● SHORT PROBLEM 1
Translate this sentence from the Ripley Castle scene summary into Spanish: "Ingilby’s daughter Jane decides to ride out with the men."

*** EXTRACT

Scene II. James I Entertained at Ripley Castle, April 1603

Servants are arranging chairs, tables, etc., and predict a fine day of feasting. Dame Hannah instructs them how to do it properly. They all talk highly of the King. Flower girls and villagers arrive. James I enters and is welcomed by Ingilby. All bow. Archie, the fool, mocks the King for speaking in Latin. All drink to the King, for whom a masque of Solomon, Sampson, Alexander the Great and Diana is then performed. The King greets them all. James thanks all and retires into the castle.

Scene III. 1644

Part I. Before the Battle of Marston Moor

Sir William Ingilby asks his servant about his men and asks further of troop movements. He addresses his soldiers. Lady Ingilby and other women are distressed, but the men do not pay heed. Ingilby’s daughter Jane decides to ride out with the men. They ride out to meet Prince Rupert and thus to fight Cromwell.

Part II. A few Days After the Battle of Marston Moor

Lady Ingilby complains about the lack of news. Two Roundheads—Captain Waller and a soldier—ride in. Ingilby greets Waller as a former friend, for all that he is now her husband’s enemy. He protests he only seeks her good. He warns her of the defeat of Prince Rupert and the fall of York. He also warns her that Cromwell’s army is coming to Ripley and urges her to flee or surrender, but he says Sir William is safe. Lady Ingilby refuses. A ragtag bunch of Royalist fugitives arrive on the scene. Sir William and Robert, the latter badly wounded, ride in to prepare the defence. Cromwell and Waller talk of Ripley’s fate. Cromwell talks with Lady Ingilby who is holding the castle on behalf of her husband for the King. They negotiate that the Parliamentarian soldiers may rest in the village, on condition that Cromwell is a hostage for their good behaviour. Jane Ingilby is brought in, badly wounded, but is spared by Cromwell. There is the sound of a volley of prisoners being executed, and Lady Ingilby bemoans their fate and intercedes to spare the lives of the rest of them.

******
*** MATERIAL PROVIDED

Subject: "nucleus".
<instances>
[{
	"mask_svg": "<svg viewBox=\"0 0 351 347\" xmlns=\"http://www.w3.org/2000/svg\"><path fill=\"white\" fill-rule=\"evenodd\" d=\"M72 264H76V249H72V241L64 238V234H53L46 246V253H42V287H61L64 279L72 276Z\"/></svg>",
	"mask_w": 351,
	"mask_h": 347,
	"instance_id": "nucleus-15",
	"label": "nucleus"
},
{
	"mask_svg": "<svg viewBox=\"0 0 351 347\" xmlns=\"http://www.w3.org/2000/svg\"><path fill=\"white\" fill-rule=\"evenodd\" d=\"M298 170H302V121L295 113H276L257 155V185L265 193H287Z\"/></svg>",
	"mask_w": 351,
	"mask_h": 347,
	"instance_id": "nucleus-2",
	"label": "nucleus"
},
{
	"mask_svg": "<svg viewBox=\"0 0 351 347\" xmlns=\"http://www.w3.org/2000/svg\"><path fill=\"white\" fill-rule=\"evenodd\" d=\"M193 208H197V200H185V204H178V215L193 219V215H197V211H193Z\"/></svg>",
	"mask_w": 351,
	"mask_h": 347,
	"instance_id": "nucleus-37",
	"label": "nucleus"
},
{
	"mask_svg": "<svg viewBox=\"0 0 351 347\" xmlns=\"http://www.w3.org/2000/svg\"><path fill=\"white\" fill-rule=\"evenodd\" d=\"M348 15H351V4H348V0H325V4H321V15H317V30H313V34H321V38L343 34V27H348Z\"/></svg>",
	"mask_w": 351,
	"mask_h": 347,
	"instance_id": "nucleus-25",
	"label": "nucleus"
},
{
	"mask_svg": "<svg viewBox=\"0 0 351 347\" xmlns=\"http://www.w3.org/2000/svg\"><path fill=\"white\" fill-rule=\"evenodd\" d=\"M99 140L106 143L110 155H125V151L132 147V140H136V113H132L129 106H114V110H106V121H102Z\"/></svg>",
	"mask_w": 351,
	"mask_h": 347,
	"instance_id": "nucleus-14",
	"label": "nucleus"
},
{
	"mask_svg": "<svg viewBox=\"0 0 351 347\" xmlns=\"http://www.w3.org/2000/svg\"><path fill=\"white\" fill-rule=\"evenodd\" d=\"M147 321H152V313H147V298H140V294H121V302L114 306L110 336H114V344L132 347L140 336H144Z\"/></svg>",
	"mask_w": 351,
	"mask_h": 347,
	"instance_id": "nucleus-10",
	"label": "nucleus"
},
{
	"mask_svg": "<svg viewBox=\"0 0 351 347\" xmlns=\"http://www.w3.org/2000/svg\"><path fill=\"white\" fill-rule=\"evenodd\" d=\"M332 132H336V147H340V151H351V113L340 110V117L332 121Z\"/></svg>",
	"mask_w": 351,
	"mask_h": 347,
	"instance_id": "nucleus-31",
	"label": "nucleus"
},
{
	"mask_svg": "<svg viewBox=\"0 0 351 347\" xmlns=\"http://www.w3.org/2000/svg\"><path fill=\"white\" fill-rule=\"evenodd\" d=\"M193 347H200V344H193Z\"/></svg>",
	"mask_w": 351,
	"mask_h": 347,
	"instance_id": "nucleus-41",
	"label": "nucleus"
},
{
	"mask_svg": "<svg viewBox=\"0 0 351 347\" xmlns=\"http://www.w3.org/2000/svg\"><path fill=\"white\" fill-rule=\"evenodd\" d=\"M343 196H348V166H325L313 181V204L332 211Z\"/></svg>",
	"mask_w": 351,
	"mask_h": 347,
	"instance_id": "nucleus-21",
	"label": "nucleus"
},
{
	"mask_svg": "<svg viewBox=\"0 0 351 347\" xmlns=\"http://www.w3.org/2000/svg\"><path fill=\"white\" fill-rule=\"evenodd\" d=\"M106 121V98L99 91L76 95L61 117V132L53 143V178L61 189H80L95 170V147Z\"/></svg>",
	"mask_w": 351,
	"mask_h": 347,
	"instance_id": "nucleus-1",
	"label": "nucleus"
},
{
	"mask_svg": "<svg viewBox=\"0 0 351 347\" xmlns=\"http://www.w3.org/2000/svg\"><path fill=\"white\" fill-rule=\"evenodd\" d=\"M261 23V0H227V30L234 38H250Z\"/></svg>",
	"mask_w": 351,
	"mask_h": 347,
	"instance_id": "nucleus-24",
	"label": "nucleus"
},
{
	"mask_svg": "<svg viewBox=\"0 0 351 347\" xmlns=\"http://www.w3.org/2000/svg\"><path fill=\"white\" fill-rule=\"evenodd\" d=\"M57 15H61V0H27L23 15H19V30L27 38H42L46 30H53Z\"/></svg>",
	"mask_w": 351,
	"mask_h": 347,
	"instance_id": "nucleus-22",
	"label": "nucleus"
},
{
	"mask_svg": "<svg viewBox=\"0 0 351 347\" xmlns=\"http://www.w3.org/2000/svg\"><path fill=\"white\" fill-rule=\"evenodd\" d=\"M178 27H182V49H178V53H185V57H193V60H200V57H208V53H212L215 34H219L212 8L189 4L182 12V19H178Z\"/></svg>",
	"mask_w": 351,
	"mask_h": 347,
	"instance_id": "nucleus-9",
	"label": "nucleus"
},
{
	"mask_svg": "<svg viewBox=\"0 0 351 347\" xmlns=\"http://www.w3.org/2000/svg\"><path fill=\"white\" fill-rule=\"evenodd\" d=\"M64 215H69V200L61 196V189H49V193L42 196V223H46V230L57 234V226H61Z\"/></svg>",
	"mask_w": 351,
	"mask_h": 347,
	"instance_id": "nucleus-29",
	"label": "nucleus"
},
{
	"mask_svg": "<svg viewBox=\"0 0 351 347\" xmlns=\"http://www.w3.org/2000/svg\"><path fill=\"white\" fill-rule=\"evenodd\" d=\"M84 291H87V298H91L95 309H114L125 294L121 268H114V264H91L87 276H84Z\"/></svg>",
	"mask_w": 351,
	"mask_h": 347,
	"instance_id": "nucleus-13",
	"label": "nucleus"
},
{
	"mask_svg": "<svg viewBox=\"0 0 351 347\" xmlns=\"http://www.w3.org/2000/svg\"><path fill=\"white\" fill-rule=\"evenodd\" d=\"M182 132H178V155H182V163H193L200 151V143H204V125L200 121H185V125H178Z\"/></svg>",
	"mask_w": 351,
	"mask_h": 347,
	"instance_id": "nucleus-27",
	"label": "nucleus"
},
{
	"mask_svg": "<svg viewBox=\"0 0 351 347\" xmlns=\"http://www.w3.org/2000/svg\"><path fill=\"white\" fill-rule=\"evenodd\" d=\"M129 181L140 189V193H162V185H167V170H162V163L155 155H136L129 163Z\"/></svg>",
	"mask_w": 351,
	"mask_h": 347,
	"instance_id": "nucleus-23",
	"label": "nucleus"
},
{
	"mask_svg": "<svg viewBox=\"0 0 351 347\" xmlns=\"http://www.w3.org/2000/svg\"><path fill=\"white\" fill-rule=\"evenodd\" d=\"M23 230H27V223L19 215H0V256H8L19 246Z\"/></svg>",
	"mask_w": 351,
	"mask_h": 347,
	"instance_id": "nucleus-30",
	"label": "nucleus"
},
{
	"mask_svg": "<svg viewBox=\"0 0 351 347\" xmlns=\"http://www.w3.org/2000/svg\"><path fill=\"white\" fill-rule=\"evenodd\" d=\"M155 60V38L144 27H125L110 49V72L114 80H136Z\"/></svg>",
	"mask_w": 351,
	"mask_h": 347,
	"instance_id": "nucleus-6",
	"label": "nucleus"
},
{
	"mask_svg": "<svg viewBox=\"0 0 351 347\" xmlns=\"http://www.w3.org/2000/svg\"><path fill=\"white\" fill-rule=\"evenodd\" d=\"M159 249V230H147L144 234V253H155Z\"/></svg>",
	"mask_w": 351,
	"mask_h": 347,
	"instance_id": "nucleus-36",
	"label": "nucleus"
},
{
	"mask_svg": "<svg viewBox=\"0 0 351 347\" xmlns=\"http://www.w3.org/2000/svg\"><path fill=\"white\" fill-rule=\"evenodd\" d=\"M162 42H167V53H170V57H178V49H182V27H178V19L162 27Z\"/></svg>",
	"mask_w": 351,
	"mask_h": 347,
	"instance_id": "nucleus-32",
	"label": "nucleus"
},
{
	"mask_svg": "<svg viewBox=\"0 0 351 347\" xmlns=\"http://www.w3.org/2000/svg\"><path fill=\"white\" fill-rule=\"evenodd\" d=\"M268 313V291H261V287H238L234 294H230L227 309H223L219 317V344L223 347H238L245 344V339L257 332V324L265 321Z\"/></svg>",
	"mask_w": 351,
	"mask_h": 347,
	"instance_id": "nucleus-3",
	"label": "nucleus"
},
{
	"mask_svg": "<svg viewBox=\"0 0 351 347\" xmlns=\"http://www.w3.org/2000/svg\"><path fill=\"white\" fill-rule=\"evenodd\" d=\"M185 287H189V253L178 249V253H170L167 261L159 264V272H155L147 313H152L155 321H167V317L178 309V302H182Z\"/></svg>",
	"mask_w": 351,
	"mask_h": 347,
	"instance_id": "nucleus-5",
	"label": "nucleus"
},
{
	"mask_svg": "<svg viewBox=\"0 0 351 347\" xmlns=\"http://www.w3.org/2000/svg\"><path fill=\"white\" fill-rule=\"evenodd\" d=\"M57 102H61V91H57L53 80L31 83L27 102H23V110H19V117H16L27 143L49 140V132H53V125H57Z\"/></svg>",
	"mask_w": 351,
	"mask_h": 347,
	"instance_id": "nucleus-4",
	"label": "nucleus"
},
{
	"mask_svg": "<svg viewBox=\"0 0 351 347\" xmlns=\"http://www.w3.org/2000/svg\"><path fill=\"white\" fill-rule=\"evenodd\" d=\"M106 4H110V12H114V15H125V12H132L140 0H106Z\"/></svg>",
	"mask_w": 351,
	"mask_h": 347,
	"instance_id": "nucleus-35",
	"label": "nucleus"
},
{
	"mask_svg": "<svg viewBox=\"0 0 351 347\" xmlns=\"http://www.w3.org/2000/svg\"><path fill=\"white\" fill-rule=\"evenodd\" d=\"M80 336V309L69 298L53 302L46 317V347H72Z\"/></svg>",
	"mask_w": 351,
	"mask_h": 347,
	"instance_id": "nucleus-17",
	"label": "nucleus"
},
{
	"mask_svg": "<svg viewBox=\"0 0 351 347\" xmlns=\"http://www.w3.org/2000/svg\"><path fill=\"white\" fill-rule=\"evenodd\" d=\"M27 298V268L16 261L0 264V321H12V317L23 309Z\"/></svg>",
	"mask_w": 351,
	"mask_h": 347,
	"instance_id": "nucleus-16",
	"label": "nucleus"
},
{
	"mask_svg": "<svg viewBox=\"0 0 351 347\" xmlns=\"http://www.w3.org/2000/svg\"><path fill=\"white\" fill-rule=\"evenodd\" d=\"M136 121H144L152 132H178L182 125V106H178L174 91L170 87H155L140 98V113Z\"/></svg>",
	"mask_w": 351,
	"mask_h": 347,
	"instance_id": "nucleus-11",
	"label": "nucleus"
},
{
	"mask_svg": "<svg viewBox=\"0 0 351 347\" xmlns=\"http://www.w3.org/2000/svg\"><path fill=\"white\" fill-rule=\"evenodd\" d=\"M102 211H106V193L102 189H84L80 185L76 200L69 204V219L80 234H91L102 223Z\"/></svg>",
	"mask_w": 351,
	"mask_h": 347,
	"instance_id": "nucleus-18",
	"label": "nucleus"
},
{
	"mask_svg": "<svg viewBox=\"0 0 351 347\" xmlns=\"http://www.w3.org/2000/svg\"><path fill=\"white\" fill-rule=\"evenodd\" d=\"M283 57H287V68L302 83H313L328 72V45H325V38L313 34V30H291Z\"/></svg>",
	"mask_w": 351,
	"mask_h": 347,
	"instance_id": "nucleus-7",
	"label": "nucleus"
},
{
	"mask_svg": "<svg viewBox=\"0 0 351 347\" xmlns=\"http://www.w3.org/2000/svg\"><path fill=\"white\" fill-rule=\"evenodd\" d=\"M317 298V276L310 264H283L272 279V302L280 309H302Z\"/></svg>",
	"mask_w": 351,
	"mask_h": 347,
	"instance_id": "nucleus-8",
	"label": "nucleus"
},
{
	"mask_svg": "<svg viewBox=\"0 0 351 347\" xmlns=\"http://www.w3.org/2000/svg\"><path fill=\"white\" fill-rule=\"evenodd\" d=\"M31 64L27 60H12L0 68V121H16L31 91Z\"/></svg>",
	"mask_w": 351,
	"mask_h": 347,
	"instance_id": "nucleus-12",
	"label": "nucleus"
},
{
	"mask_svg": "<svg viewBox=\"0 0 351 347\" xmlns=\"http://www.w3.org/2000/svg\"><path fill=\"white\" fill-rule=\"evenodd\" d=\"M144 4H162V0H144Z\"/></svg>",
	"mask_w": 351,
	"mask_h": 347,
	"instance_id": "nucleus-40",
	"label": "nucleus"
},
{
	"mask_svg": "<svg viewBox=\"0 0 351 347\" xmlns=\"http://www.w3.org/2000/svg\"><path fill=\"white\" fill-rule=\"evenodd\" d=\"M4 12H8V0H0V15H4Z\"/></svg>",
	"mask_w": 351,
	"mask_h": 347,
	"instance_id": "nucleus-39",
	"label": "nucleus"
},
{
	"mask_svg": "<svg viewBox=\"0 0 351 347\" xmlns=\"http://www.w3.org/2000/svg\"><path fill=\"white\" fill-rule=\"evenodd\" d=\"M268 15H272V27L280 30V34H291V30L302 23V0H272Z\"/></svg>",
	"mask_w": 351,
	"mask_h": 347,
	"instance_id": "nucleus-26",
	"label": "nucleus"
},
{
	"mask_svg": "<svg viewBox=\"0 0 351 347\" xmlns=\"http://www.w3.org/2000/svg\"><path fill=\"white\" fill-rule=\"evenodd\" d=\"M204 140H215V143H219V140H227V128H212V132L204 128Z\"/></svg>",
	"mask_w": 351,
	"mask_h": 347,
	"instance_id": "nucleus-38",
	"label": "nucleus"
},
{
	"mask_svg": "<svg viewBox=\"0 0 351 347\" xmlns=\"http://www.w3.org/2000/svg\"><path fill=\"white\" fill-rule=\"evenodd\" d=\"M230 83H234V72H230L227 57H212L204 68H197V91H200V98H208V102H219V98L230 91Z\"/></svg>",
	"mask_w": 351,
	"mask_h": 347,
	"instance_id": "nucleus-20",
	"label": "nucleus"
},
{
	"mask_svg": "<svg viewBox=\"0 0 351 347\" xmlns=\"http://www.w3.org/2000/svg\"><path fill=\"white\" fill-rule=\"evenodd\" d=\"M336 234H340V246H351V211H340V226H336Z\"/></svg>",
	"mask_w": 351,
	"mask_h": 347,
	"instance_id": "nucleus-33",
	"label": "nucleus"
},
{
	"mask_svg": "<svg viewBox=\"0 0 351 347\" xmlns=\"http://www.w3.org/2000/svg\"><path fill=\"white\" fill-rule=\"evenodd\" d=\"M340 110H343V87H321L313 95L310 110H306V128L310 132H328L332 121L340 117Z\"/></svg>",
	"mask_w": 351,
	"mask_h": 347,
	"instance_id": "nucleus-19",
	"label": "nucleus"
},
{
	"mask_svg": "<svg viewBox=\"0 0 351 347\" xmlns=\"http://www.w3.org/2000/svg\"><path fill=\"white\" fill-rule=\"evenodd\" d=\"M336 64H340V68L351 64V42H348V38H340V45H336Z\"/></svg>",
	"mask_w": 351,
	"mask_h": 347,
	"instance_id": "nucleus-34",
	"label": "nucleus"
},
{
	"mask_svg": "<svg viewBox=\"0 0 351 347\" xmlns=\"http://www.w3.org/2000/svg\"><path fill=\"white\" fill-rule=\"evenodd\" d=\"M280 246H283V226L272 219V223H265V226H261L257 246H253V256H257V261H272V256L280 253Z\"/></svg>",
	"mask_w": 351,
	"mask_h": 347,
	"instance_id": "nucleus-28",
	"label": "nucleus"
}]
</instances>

******

● SHORT PROBLEM 2
In the records, replace "Subject" with "Category" from the first line through the line containing "264H76V249H72V241L64 238V234H53L46 246V253H42V287H61L64", leaving everything else unchanged, and return only those lines.

● WORKED ANSWER 1
La hija de Ingilby, Jane, decide salir a caballo con los hombres.

● WORKED ANSWER 2
Category: "nucleus".
<instances>
[{
	"mask_svg": "<svg viewBox=\"0 0 351 347\" xmlns=\"http://www.w3.org/2000/svg\"><path fill=\"white\" fill-rule=\"evenodd\" d=\"M72 264H76V249H72V241L64 238V234H53L46 246V253H42V287H61L64 279L72 276Z\"/></svg>",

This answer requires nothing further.